Dad-of-one David Benson, aged 22, of Hall Nook, Penketh, was also killed.

David went to school in Halewood and at the time of the tragedy was working in the timber trade in Widnes.

Warrington Guardian: David Benson, who died at Hillsborough aged 22

David Benson

He would have been a grandad as his daughter Kirsty, then aged two, has had a baby boy named Cody David.

READ MORE > Warrington's Hillsborough victims

David has a twin brother, Paul, and dad, Brian.

Colin Ashcroft, of Strawberry Close, Locking Stumps, was 19-years-old when he died at Hillsborough.

Warrington Guardian: Colin Ashcroft, who died at Hillsborough aged 19

Colin Ashcroft

A former special needs school pupil, he became a gardener at Padgate College.

Ian 'Ronnie' Whelan, a former St Oswald’s Primary School, St John’s Secondary School and Priestley College pupil, of Duckworth Grove, Padgate, also died.

Warrington Guardian: IAN RONNIE WHELAN

Ian 'Ronnie' Whelan

The 19-year-old  a junior clerk at BNFL Risley, had set off early for the FA Cup semi-final clash between Liverpool and Nottingham Forest on an official Liverpool Supporters’ Club trip – stopping to drop a rose on his girlfriend’s doorstep before he caught a train from Warrington to Liverpool.

A minute's silence was held across Liverpool today, Monday at 3.06pm, the time the 1989 FA Cup semi-final was stopped.

Traffic going through the tunnels under the Mersey was stopped for one minute as the silence was held and the Mersey Ferries marked the anniversary by sounding their horns.

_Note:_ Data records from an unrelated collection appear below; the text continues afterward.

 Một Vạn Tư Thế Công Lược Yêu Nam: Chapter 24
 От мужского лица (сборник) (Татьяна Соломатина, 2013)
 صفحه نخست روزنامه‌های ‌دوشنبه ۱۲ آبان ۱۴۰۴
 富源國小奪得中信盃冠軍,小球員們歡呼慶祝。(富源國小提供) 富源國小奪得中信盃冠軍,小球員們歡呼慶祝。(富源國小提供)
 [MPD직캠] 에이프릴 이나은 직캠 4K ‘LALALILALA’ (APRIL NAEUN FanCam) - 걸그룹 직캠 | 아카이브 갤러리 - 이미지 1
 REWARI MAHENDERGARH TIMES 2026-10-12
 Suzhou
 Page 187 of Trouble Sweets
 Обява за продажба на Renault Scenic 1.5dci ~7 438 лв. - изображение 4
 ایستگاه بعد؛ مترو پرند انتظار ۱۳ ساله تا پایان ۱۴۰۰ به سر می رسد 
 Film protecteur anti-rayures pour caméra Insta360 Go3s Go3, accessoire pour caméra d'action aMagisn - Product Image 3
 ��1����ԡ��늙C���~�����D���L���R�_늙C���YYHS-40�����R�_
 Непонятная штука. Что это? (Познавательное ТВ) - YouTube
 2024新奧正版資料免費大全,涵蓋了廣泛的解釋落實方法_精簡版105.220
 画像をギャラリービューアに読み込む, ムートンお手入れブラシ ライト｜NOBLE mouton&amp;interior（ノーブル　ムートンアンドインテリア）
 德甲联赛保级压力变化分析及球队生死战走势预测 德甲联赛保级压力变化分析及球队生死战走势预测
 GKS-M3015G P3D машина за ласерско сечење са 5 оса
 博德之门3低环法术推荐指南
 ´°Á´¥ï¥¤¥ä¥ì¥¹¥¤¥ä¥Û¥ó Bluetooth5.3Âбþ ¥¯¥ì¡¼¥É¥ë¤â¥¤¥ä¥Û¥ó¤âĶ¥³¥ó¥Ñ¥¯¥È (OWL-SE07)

The silence was also observed at Liverpool John Lennon Airport, on the Merseyrail train network and at the National Education Union (NEU) annual conference at Liverpool ACC, where delegates fell silent in the middle of a debate on an anti-racism motion.

Families of the victims, survivors and members of the public paid tribute at sites around the city.

On the steps of St George's Hall 96 lanterns were lit and banners were on display with the words "never forgotten" and pictures of the 96 men, women and children who lost their lives in the crush on the Leppings Lane terrace.